One of the more interesting components of the partnership meeting was a session on Collaborative behaviors. Civil society in attendance had an opportunity for reflection on the behaviors and they seemed to easily define their roles in ensuring that the collaborative behaviors are achieved.
An important aspect of the call for collaborative behavior document is the demand for recognition that partners work within shared space towards common goals. This is important, since it then demands for constant self-reflection with regards to how much space each partner is occupying, whether it is the appropriate space with regard to mandate, and whether such occupancy recognizes that there is always a need for collaborative mix of actions from different partners to achieve optimum output for sustainable water and sanitation for all.
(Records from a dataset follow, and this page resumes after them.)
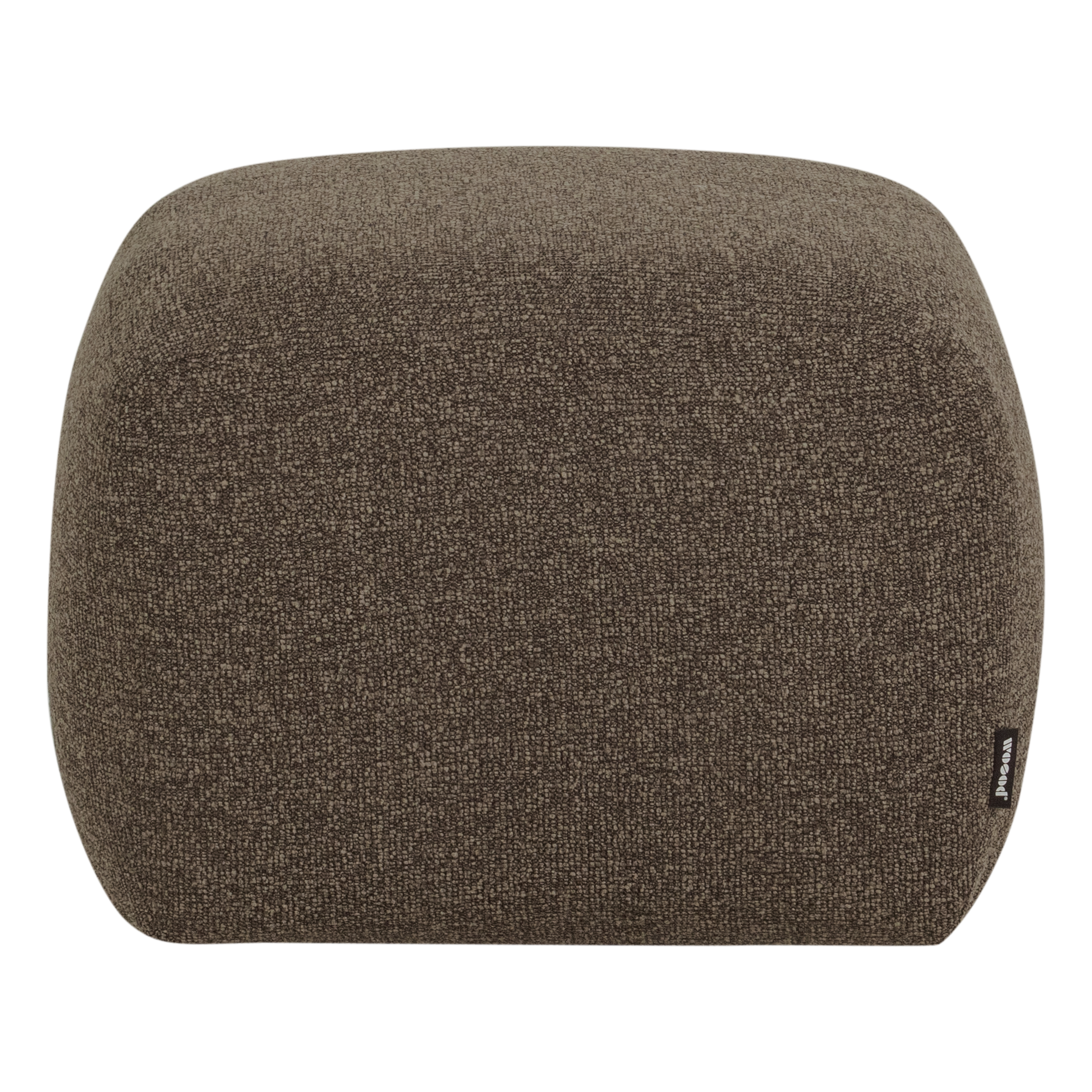 378020-BM_03_VS_WP_Mojo_base_poef_boucle_bruin_melange_L1.png?auto=webp&format=png&width=1500&height=1500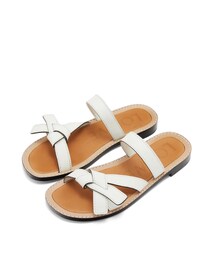 LOEWE | サンダル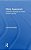 Sticky Assessment: Classroom Strategies To Amplify Student Learning-.. - Imagem 1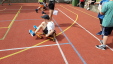 Thumbnail 20230601_110521.jpg 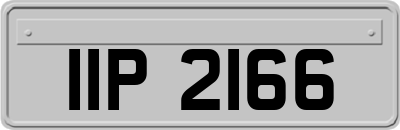 IIP2166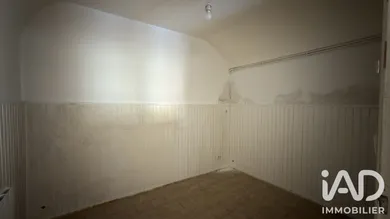 Appartement à Manosque (04100)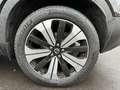 Volvo XC40 Plus Dark T4 Recharge *AHK, 19", Kamera, Navi...* Schwarz - thumbnail 16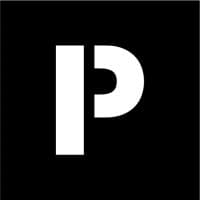 PRIMUS Law Firm logo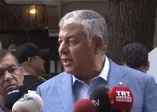 CHP'li Sarıyer Belediye Başkanı Şükrü Genç'ten işçilere hakaret!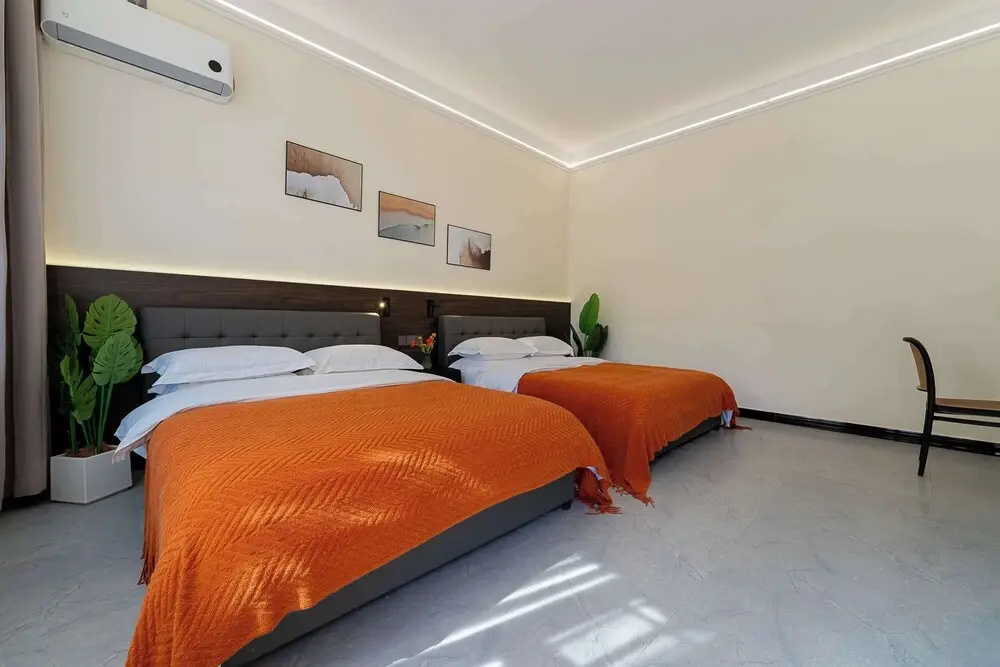 Hotel photo 36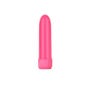 Vibromasseur Neon Vibe 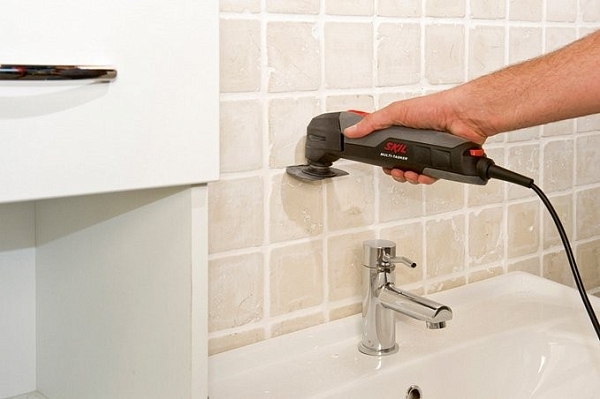 ������������������� ���������� Skil 1470 LK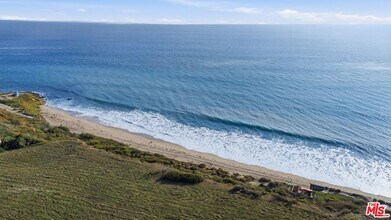34077 Pacific Coast Hwy, Unit GH in Malibu, CA - Building Photo - Building Photo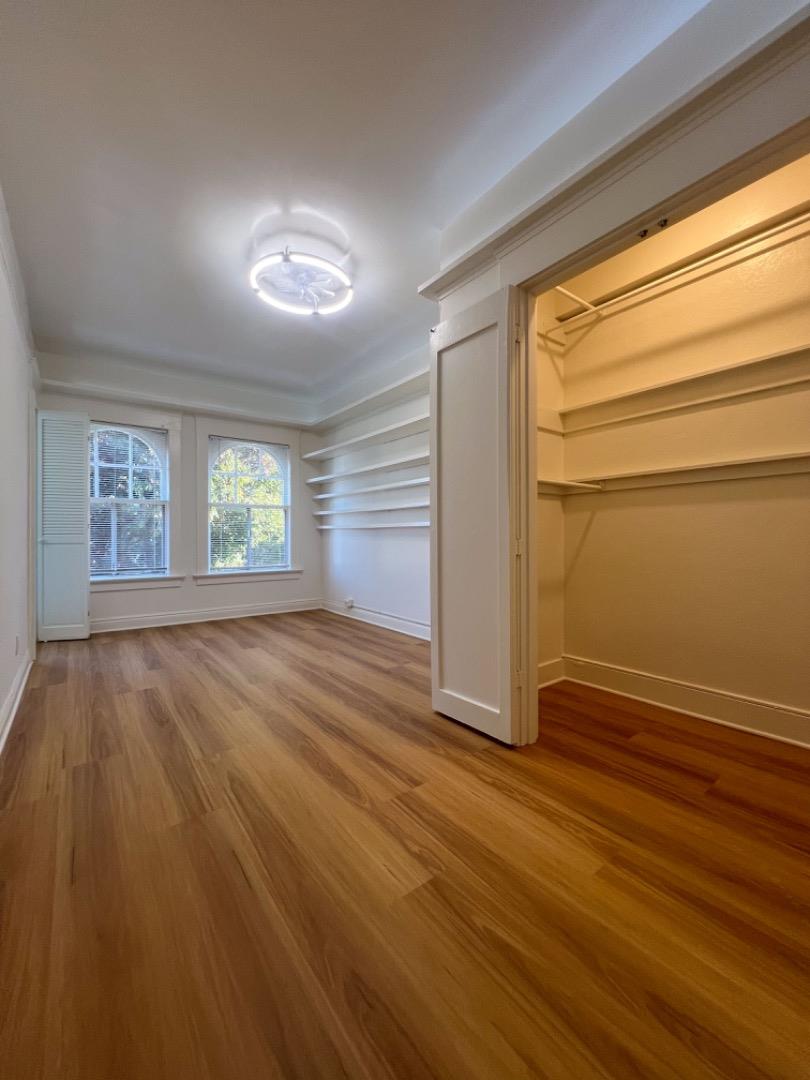 Detail Gallery Image 8 of 8 For 1206 Burlingame Ave #1,  Burlingame,  CA 94010 - 0 Beds | 1 Baths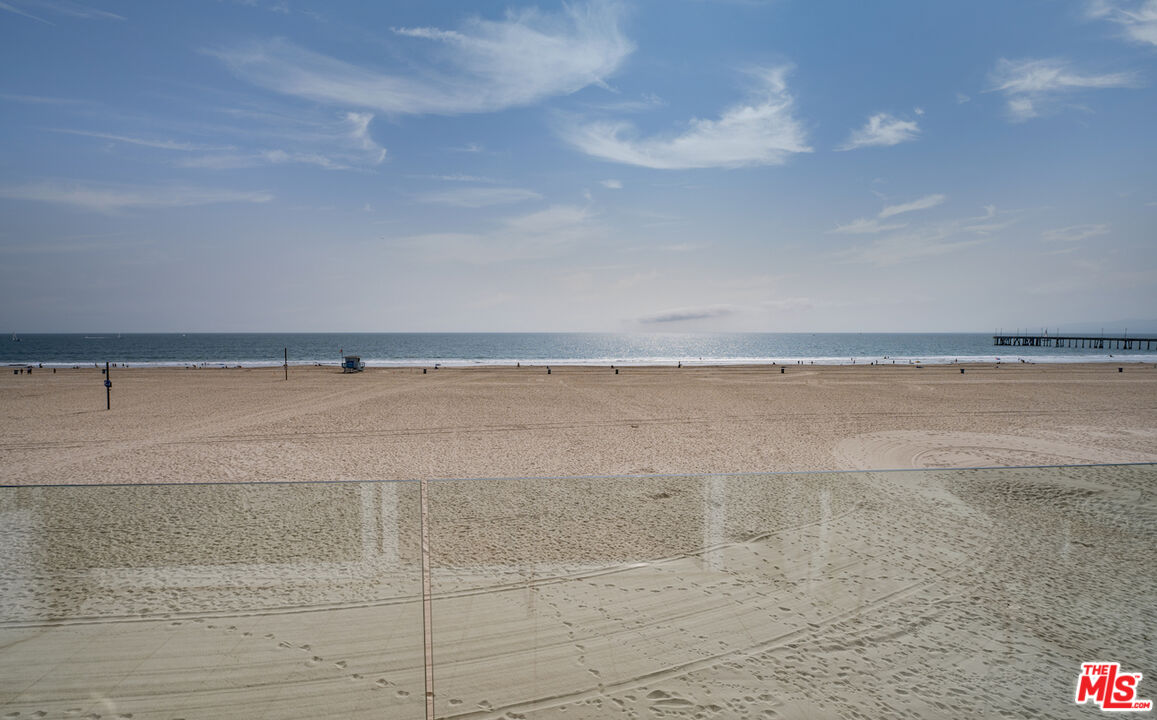 6 Fleet Street, Unit 304 Marina del Rey, CA 90292 - Photo 30 of 30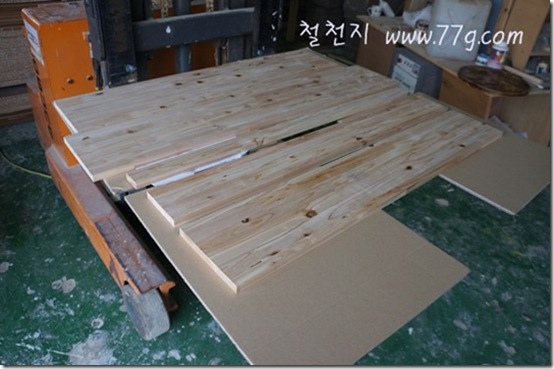 철천지DSC01168-20120109-015118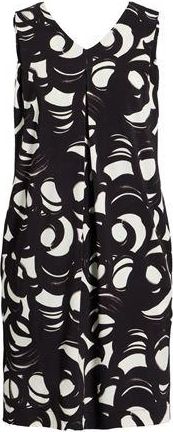 Alpha Studio Mini dresses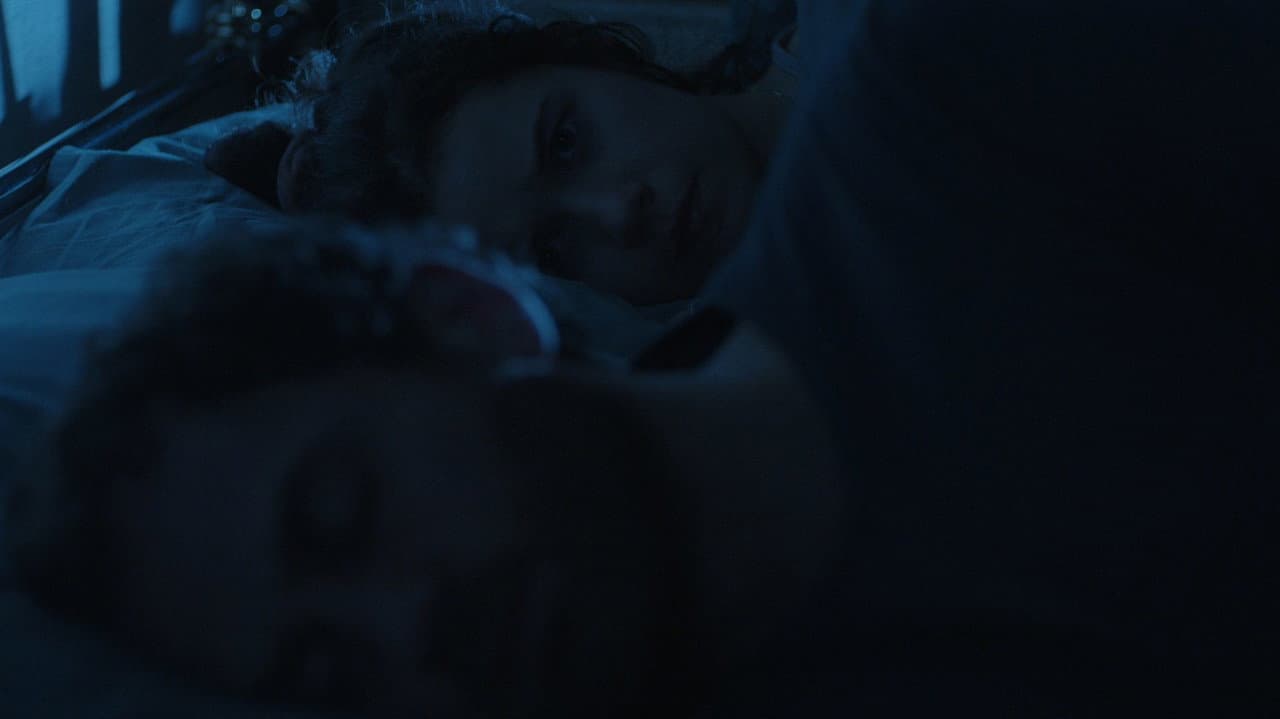 Nightman still 3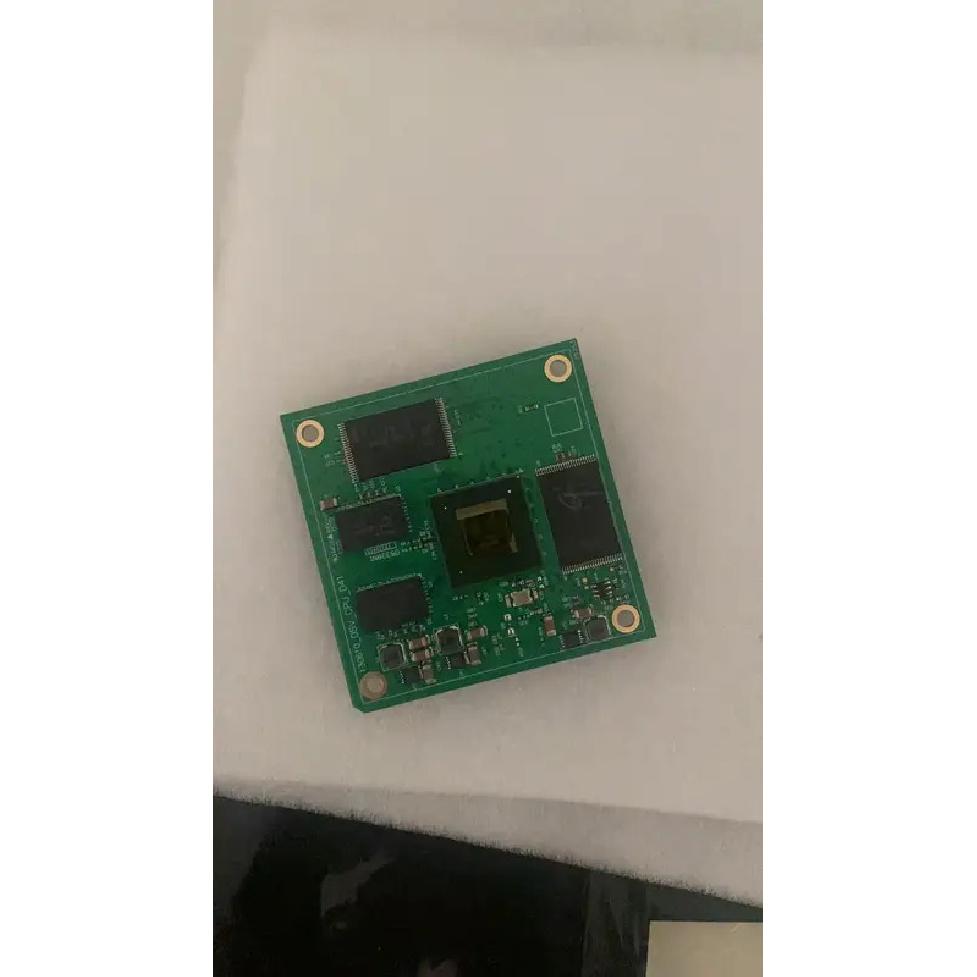 300426-00164A/300426-00164V/Doosan DX220-9C monitor core information board for excavator maintenance parts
Accountability is emphasized as a key behavior for uptake. For Civil Societies in many parts of the world, this may sound like music to our ears, until when the finger is switched to point inwards. Civil Society organizations have for a long time invested much time and resources towards ensuring other actors are accountable against targets and commitments. The collaborative behaviours call for continued focus on this, but also sets the radar on Civil Society as a collaborative partner, to also account for the level of investment in the sector. This is particularly important where Civil Societies directly engage in service provision within the sector through project based actions. Civil societies are called upon to always recognize the role of the Government as the duty bearer in country, faithfully share information on their contribution, and work towards ensuring that their work contributes to good quality and sustainability of output.
In my reflection of this session, I was glad to be able to look back on the work being done by KEWASNET to support exactly the same stream of thinking and action by Civil Societies in Kenya. The asks from the four collaborative behaviours relates to the aspirations of the Integrity and Quality Management (IQC) toolbox developed by KEWASNET for Civil Society, to promote best practice of civil society organizations working in the sector.
Civil society organizations occupy a unique space in the realization of these collaborative behaviors, since they primarily have a unique observer and catalyst role, but more importantly because they are predominantly identified with the rights- based side of representation of the communities whose voices need to be heard more. This provides a ripe opportunity for Civil Society to be the voice and agitator for these collaborative voices, both at global and local levels. Taking such space, for Civil society would call for organized action at these levels. It then follows that Civil Society organizations would need to be facilitated to have the capacity effectively take up such role. This, then, is an ideal opportunity for the SWA partnership to better recognize the role of Civil Society, professionalize their role, and strategically and adequately support such role, through provision of direct financing mechanisms.